A few audience members stuck around after the forum, and gave their opinions on the event to The Independent.

“Everybody was for transparency,” said Cora Howard. “This tells me this is what we need more than anything. Howard defined transparency as “where the money comes from, where does it go?”

She said she appreciated the cooperation between the county’s Democrat and Republican parties, and praised the discourse. “I was impressed by the fact that three or four honed in on education of our children,” Howard said. “I think that’s a weak point in this area. … It definitely needs some attention.”

The cooperative forum is “something I wish we would do more of,” said Cindy Hollenberg of Abo. She said the event pointed out that “there are issues and values common to both.”

Howard said she heard a lot of talking about transparency, but not about “what are you going to do to be accountable,” adding, “Rarely is anything specific offered.”


Howard said she heard a lot of talking about transparency, but not about “what are you going to do to be accountable,” adding, “Rarely is anything specific offered.”


By transparency she said she was referring to campaign disclosure laws, chiefly, asking, “Where is the funding coming from?” and “How is the money being spent?”

She said Torrance County’s commission is not open, saying, citizens are not allowed to speak. “People were shut down, and that needs to change.”

She said if commissioners are not listening, they aren’t doing their jobs.

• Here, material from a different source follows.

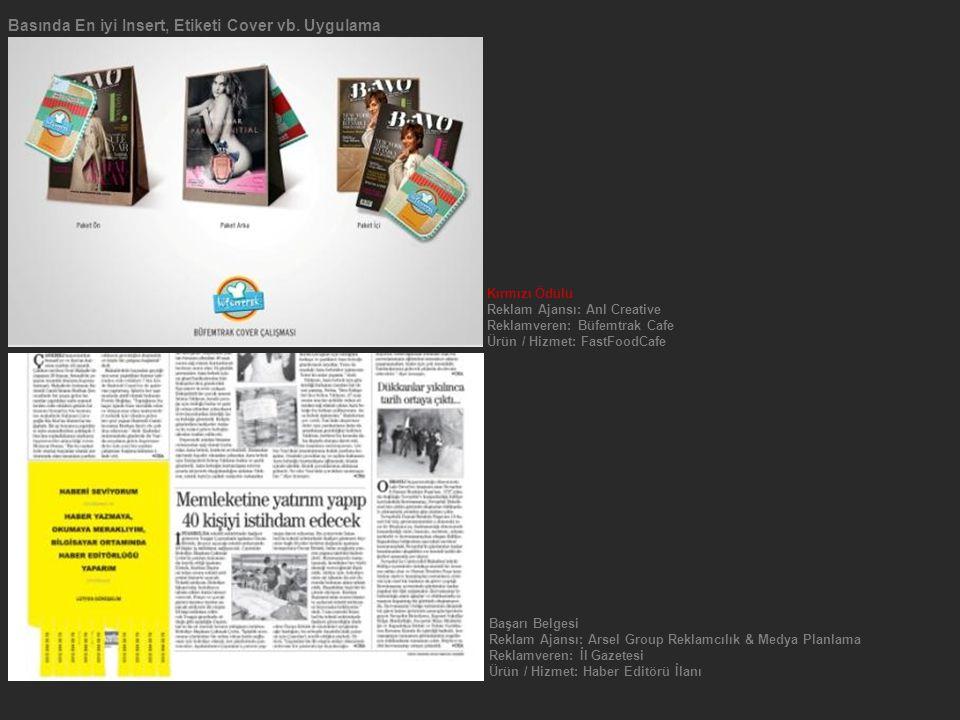 Başarı Belgesi Reklam Ajansı: Arsel Group Reklamcılık & Medya Planlama Reklamveren: İl Gazetesi Ürün / Hizmet: Haber Editörü İlanı Basında En iyi Insert, Etiketi Cover vb.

Jan Eshleman said she lives west of Mountainair, and wondered why the “primary qualification” for elected office in New Mexico “is they are born and raised here.”

She said those who move to the area by choice are just as vested and just as interested in the local governance. “I moved here because I love the state, love the mountains,” she said. “I came here by choice.”

Eshleman said there aren’t enough bipartisan events, adding, “And I was disappointed in the candidates that didn’t show—the same ones I’ve never seen show up anywhere, and that speaks volumes. If I’m not worth your time, you’re not worth my vote.”